In reality, processing large amounts of data in pipelines that deliver real business value via data science, machine learning, and AI projects requires not only serious computational power, but also optimized resource consumption and isolated environments for development and production. On top of all of this, businesses need to put best practices in place that drive efficiency and cost monitoring — clearly, managing all of these moving parts can get complex quickly for organizations of any size, digital native or not.
The Challenge at Heetch: „Data Warehouse Costs Spiraling Out of Control“
Heetch has gathered troves of data from drivers, passengers, global operations, and more since its launch, yet they struggled to scale their ability to actually leverage that data.
Five years in, data warehouse costs were spiraling out of control, and performance was suffering as the amount of data grew. The company needed to find a solution that would allow anyone across the organization to work with large amounts of data while also ensuring optimized resource allocation.
In 2019, Heetch chose Dataiku as their single platform for building data pipelines and processing raw data, paired with Looker for the seamless visualization and exploration of those flows.
What Dataiku Brings & Long-Term Results
In addition to serving as a platform where Heetch could centralize knowledge and best practices, the team also leveraged Dataiku and Kubernetes to address their primary paint point: leveraging data while maintaining good performance and reasonable costs.
Thanks to Dataiku’s native integration with major cloud vendors’ managed Kubernetes services, Heetch was able to integrate their AWS EKS cluster very quickly and saw a drastic increase in value from their data. Teams can now easily offload resource-intensive workloads, like big Python and R jobs, as well as leverage the EKS cluster to distribute compute and run Spark jobs. Using Dataiku means this functionality is available and accessible to any Heetch employee, no matter his or her knowledge in distributed computing — Dataiku abstracts away the complexity.
However, unlimited power does not mean the organization wanted unlimited spending and surprise AWS bills — calculating ROI on data projects means including both hardware and software costs, so they also wanted to leverage Dataiku for resource consumption optimization. Heetch therefore put in place the ability to differentiate CPU-vore clusters from Memory-vore clusters to optimize user experience and computation speed depending on the type of job launched.

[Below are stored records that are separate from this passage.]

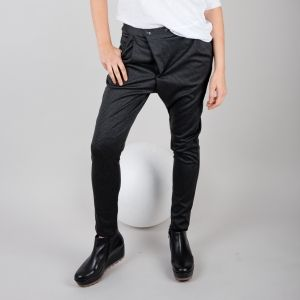 MIA PANTS WOMAN Spodnie damskie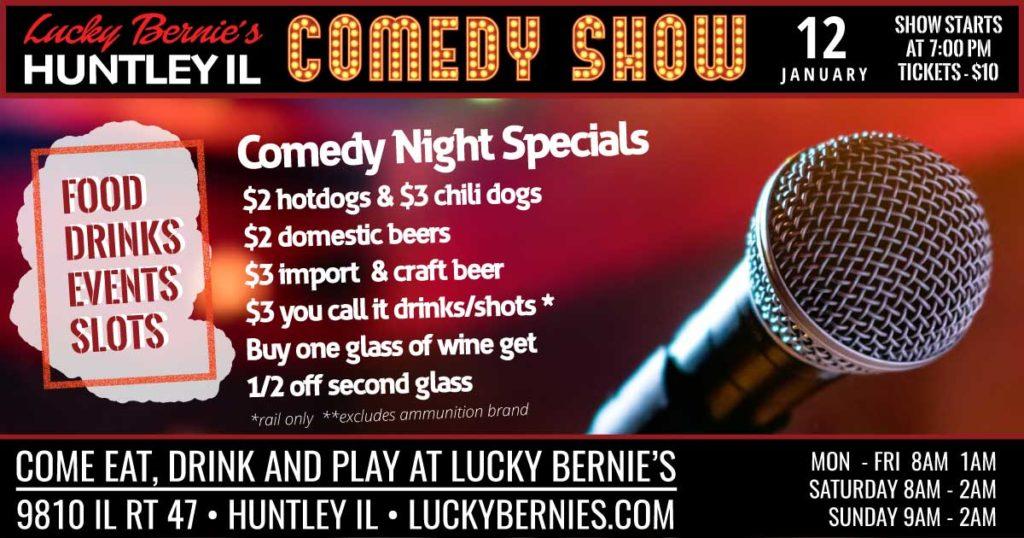 Huntley ComedyShow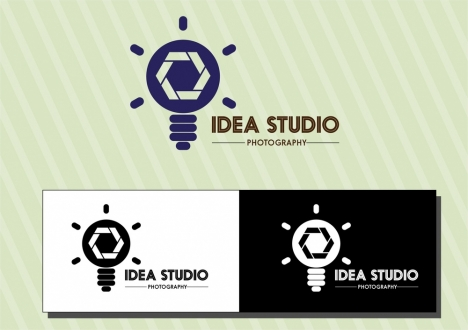 idea studio logo sets various background design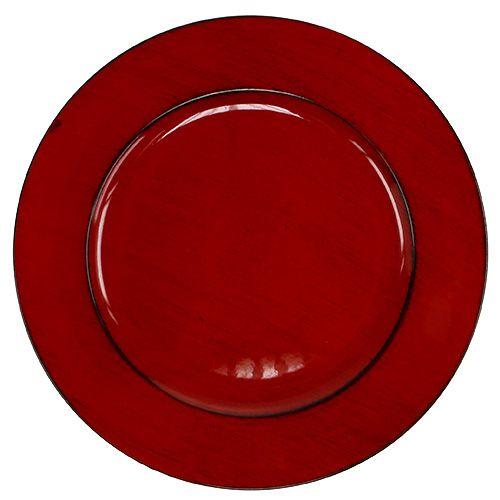 Assiette en plastique Ø 33 cm rouge-noir
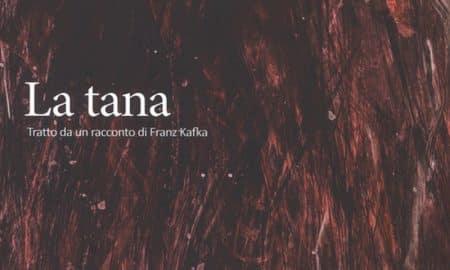 latana_ritaglio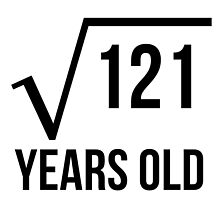 11 Years Old Square Root by GiftIdea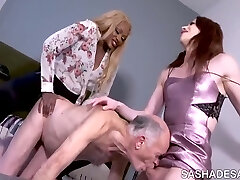 Guy Predominated By Wife And Shemale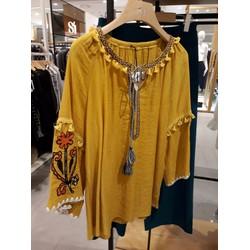 SI- Bộ sưu tập áo kiểu sơ mi nữ cao cấp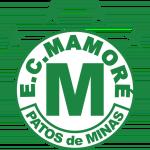 EC Mamoré stats
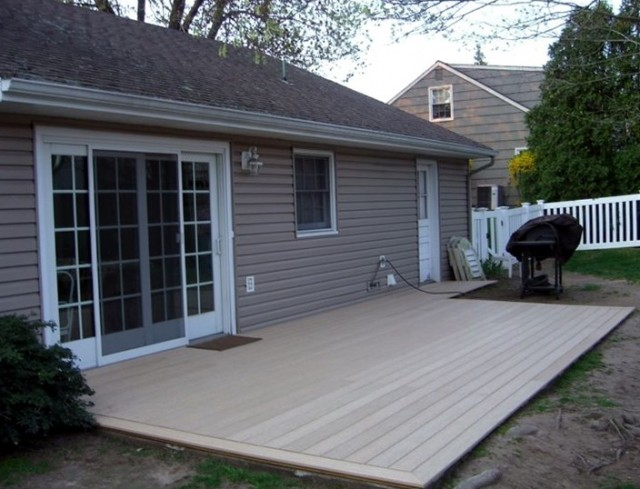 Composite Deck Boards Home Depot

Since moving to Dataiku, Heetch saw both a decrease in frustration from the previous bottleneck caused by the data warehouse as well as a notably faster time to market for Heetch data projects coupled with a greater ROI thanks to cost control. The team has launched hundreds of data projects with Dataiku, ranging from features stores and ETL projects to real-time fraud detection, churn prediction, route optimization, passenger/driver segmentation, pricing models, marketing attribution tracking, and more.
Ultimately, Dataiku has allowed Heetch not only to transform its ability to leverage elastic resources, but to uplevel its overall AI maturity:
- Heetch now has a unified data platform on which different people work in parallel on data projects. From data engineers optimizing flow execution to data scientists working on advanced machine learning and deep learning models.
- Data is accessible thanks to Dataiku’s abstraction layer and leverageable with appropriate infrastructure (EKS) that is robust, elastic, and scalable.
- Collaboration and knowledge sharing has been drastically improved, which was especially important for Heetch during remote working in 2020.
- Operationalization has benefited the entire organization with more than 100 projects in production on the automation node, running on a regular basis and driving daily business processes.